== Exercise input ==

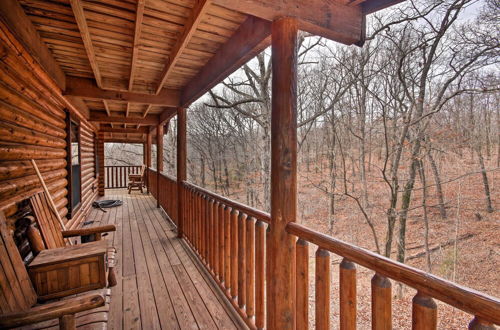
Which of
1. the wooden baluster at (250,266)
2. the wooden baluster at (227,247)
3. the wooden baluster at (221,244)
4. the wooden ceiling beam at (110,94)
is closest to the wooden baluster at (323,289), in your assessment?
the wooden baluster at (250,266)

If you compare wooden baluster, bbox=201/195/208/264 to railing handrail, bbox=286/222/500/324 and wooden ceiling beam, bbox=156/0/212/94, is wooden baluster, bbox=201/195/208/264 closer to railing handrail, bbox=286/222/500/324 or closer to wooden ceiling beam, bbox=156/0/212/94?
wooden ceiling beam, bbox=156/0/212/94

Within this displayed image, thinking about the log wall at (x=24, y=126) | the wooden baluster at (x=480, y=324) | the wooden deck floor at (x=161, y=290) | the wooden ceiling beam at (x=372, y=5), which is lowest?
the wooden deck floor at (x=161, y=290)

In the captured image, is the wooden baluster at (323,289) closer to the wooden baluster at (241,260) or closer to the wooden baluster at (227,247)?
the wooden baluster at (241,260)

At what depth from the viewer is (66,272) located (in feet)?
5.93

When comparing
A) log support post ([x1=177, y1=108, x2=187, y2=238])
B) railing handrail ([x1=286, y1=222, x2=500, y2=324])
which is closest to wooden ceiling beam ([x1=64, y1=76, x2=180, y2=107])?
log support post ([x1=177, y1=108, x2=187, y2=238])

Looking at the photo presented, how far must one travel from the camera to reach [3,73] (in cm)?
187

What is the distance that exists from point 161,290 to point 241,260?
1.10m

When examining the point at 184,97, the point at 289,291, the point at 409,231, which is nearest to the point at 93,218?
the point at 184,97

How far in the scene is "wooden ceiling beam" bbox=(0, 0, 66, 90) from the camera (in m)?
1.77

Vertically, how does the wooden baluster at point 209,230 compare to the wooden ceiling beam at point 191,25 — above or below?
below

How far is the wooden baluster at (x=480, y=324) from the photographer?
0.72 metres

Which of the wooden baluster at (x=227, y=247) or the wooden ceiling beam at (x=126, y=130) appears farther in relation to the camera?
the wooden ceiling beam at (x=126, y=130)

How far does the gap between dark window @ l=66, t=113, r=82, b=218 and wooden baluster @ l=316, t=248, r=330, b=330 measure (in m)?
3.97

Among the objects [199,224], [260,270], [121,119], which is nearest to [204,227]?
[199,224]
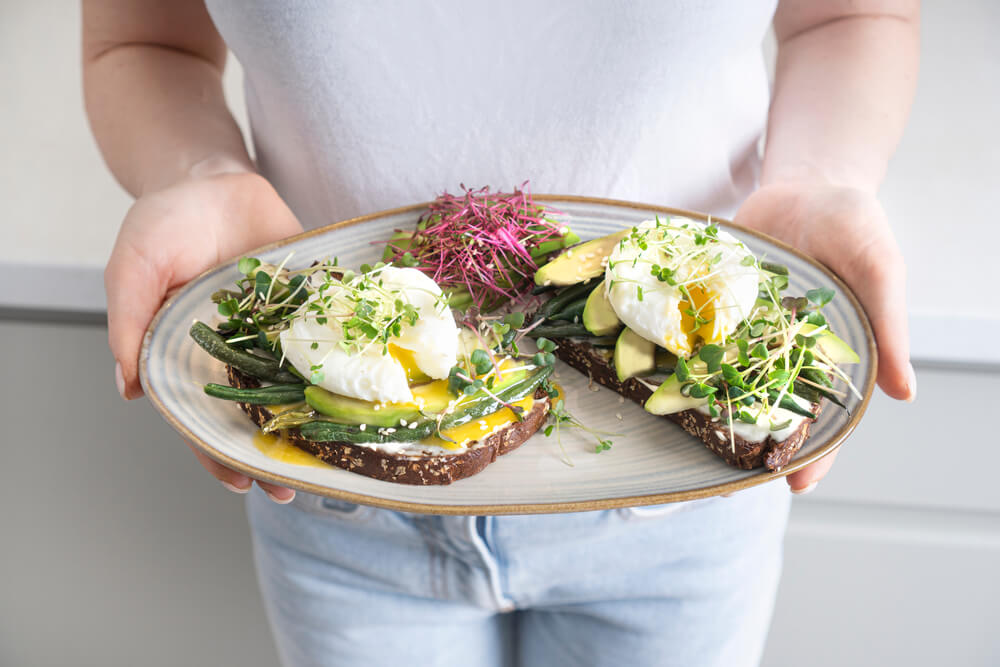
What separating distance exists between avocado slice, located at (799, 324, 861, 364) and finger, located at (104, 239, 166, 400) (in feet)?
4.12

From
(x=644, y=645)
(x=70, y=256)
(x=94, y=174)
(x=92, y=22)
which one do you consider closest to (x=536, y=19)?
(x=92, y=22)

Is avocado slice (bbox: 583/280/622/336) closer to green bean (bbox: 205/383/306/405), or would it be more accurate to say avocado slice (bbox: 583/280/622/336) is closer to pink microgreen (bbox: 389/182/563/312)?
pink microgreen (bbox: 389/182/563/312)

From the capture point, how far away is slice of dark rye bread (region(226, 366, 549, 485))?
1241 mm

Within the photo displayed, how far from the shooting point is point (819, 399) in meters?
1.29

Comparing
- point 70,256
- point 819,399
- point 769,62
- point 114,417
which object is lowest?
point 114,417

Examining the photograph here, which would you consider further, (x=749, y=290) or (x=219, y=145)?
(x=219, y=145)

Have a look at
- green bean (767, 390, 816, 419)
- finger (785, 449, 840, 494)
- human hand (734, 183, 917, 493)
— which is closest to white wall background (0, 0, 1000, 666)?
human hand (734, 183, 917, 493)

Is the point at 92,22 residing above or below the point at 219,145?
above

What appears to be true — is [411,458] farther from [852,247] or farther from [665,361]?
[852,247]

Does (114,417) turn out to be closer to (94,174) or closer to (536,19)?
(94,174)

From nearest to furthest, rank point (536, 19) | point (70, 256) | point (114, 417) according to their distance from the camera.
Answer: point (536, 19), point (70, 256), point (114, 417)

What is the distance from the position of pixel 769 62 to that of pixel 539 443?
2.27 m

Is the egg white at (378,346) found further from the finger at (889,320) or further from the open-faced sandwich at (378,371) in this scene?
the finger at (889,320)

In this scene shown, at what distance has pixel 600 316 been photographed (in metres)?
1.45
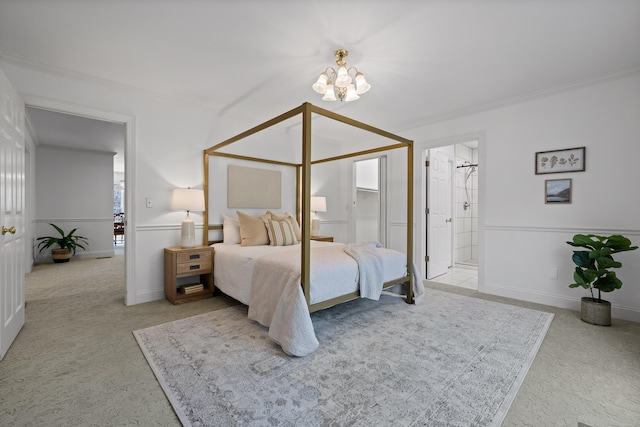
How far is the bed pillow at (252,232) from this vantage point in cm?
363

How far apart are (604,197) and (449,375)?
2.73 metres

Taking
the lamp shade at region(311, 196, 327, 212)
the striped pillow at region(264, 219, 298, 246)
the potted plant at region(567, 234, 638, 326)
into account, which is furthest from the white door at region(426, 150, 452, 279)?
the striped pillow at region(264, 219, 298, 246)

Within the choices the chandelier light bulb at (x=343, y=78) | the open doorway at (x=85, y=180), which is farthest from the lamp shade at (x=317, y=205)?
the open doorway at (x=85, y=180)

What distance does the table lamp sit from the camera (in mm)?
3383

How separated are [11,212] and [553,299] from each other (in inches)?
211

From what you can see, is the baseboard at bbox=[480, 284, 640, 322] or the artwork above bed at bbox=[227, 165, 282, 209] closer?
the baseboard at bbox=[480, 284, 640, 322]

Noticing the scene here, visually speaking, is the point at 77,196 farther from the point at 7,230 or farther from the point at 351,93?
the point at 351,93

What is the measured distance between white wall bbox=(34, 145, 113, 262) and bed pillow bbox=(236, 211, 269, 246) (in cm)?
516

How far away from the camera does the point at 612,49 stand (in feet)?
8.13

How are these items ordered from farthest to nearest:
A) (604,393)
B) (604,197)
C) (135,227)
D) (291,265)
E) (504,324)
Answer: (135,227) → (604,197) → (504,324) → (291,265) → (604,393)

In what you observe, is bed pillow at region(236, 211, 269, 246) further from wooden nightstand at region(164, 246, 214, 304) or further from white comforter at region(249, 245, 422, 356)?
white comforter at region(249, 245, 422, 356)

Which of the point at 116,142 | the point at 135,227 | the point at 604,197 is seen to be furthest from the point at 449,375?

===

Express the material above as a JSON list of strings, with one string per line and blank lines left out. Omit the pictures.

§ Task solution:
[
  "Which of",
  "1. the wooden baluster at (250,266)",
  "2. the wooden baluster at (227,247)",
  "3. the wooden baluster at (221,244)",
  "4. the wooden ceiling beam at (110,94)",
  "is closest to the wooden baluster at (323,289), in your assessment?",
  "the wooden baluster at (250,266)",
  "If you compare wooden baluster, bbox=201/195/208/264 to railing handrail, bbox=286/222/500/324 and wooden ceiling beam, bbox=156/0/212/94, is wooden baluster, bbox=201/195/208/264 closer to railing handrail, bbox=286/222/500/324 or closer to wooden ceiling beam, bbox=156/0/212/94?",
  "wooden ceiling beam, bbox=156/0/212/94",
  "Within this displayed image, thinking about the log wall at (x=24, y=126) | the wooden baluster at (x=480, y=324) | the wooden deck floor at (x=161, y=290) | the wooden ceiling beam at (x=372, y=5), which is lowest?",
  "the wooden deck floor at (x=161, y=290)",
  "In the captured image, is the wooden baluster at (323,289) closer to the wooden baluster at (241,260) or closer to the wooden baluster at (227,247)?",
  "the wooden baluster at (241,260)",
  "At what depth from the viewer is (66,272) located (in feet)?",
  "5.93",
  "When comparing",
  "A) log support post ([x1=177, y1=108, x2=187, y2=238])",
  "B) railing handrail ([x1=286, y1=222, x2=500, y2=324])",
  "which is closest to wooden ceiling beam ([x1=64, y1=76, x2=180, y2=107])?",
  "log support post ([x1=177, y1=108, x2=187, y2=238])",
  "Looking at the photo presented, how far must one travel from the camera to reach [3,73] (in cm)?",
  "187",
  "What is the distance that exists from point 161,290 to point 241,260?",
  "1.10m",
  "When examining the point at 184,97, the point at 289,291, the point at 409,231, which is nearest to the point at 93,218?",
  "the point at 184,97",
  "How far in the scene is \"wooden ceiling beam\" bbox=(0, 0, 66, 90) from the camera (in m)?",
  "1.77",
  "Vertically, how does the wooden baluster at point 209,230 compare to the wooden ceiling beam at point 191,25 — above or below?",
  "below",
  "How far is the wooden baluster at (x=480, y=324) from the photographer?",
  "0.72 metres",
  "Which of the wooden baluster at (x=227, y=247) or the wooden ceiling beam at (x=126, y=130) appears farther in relation to the camera?",
  "the wooden ceiling beam at (x=126, y=130)",
  "How far does the gap between dark window @ l=66, t=113, r=82, b=218 and wooden baluster @ l=316, t=248, r=330, b=330 measure (in m)?",
  "3.97",
  "Among the objects [199,224], [260,270], [121,119], which is nearest to [204,227]?",
  "[199,224]",
  "What separating distance exists between avocado slice, located at (799, 324, 861, 364) and finger, located at (104, 239, 166, 400) (in feet)?",
  "4.12",
  "From",
  "(x=644, y=645)",
  "(x=70, y=256)",
  "(x=94, y=174)",
  "(x=92, y=22)",
  "which one do you consider closest to (x=536, y=19)?",
  "(x=92, y=22)",
  "Is avocado slice (bbox: 583/280/622/336) closer to green bean (bbox: 205/383/306/405), or would it be more accurate to say avocado slice (bbox: 583/280/622/336) is closer to pink microgreen (bbox: 389/182/563/312)?",
  "pink microgreen (bbox: 389/182/563/312)",
  "From the capture point, how far away is slice of dark rye bread (region(226, 366, 549, 485))?",
  "1241 mm",
  "Within the photo displayed, how far from the shooting point is point (819, 399) in meters?",
  "1.29",
  "Comparing",
  "- point 70,256",
  "- point 819,399",
  "- point 769,62",
  "- point 114,417",
  "which object is lowest?",
  "point 114,417",
  "Examining the photograph here, which would you consider further, (x=749, y=290) or (x=219, y=145)?",
  "(x=219, y=145)",
  "Have a look at",
  "- green bean (767, 390, 816, 419)",
  "- finger (785, 449, 840, 494)",
  "- human hand (734, 183, 917, 493)",
  "— which is closest to white wall background (0, 0, 1000, 666)?",
  "human hand (734, 183, 917, 493)",
  "Is the point at 92,22 residing above or below the point at 219,145?",
  "above",
  "What appears to be true — is [411,458] farther from [852,247] or farther from [665,361]?",
  "[852,247]",
  "Does (114,417) turn out to be closer to (94,174) or closer to (536,19)?",
  "(94,174)",
  "From nearest to furthest, rank point (536, 19) | point (70, 256) | point (114, 417) according to their distance from the camera.",
  "Answer: point (536, 19), point (70, 256), point (114, 417)",
  "What is the distance from the position of pixel 769 62 to that of pixel 539 443?",
  "2.27 m",
  "Is the egg white at (378,346) found further from the finger at (889,320) or further from the open-faced sandwich at (378,371) in this scene?",
  "the finger at (889,320)",
  "In this scene shown, at what distance has pixel 600 316 been photographed (in metres)?",
  "1.45",
  "How far is the bed pillow at (252,232) from this vantage point in cm?",
  "363",
  "How far apart are (604,197) and (449,375)?",
  "2.73 metres",
  "Taking",
  "the lamp shade at region(311, 196, 327, 212)",
  "the striped pillow at region(264, 219, 298, 246)",
  "the potted plant at region(567, 234, 638, 326)",
  "into account, which is furthest from the white door at region(426, 150, 452, 279)?",
  "the striped pillow at region(264, 219, 298, 246)",
  "Within the choices the chandelier light bulb at (x=343, y=78) | the open doorway at (x=85, y=180), which is farthest from the lamp shade at (x=317, y=205)?",
  "the open doorway at (x=85, y=180)",
  "What distance does the table lamp sit from the camera (in mm)?",
  "3383",
  "How separated are [11,212] and [553,299] from each other (in inches)?",
  "211",
  "From what you can see, is the baseboard at bbox=[480, 284, 640, 322] or the artwork above bed at bbox=[227, 165, 282, 209] closer?",
  "the baseboard at bbox=[480, 284, 640, 322]",
  "Noticing the scene here, visually speaking, is the point at 77,196 farther from the point at 7,230 or farther from the point at 351,93?",
  "the point at 351,93",
  "What is the measured distance between white wall bbox=(34, 145, 113, 262) and bed pillow bbox=(236, 211, 269, 246) (in cm)?",
  "516",
  "How far away from the camera does the point at 612,49 stand (in feet)?",
  "8.13",
  "How are these items ordered from farthest to nearest:",
  "A) (604,393)",
  "B) (604,197)",
  "C) (135,227)",
  "D) (291,265)",
  "E) (504,324)",
  "Answer: (135,227) → (604,197) → (504,324) → (291,265) → (604,393)",
  "In what you observe, is bed pillow at region(236, 211, 269, 246) further from wooden nightstand at region(164, 246, 214, 304) or further from white comforter at region(249, 245, 422, 356)?",
  "white comforter at region(249, 245, 422, 356)",
  "Which of the point at 116,142 | the point at 135,227 | the point at 604,197 is seen to be furthest from the point at 449,375?"
]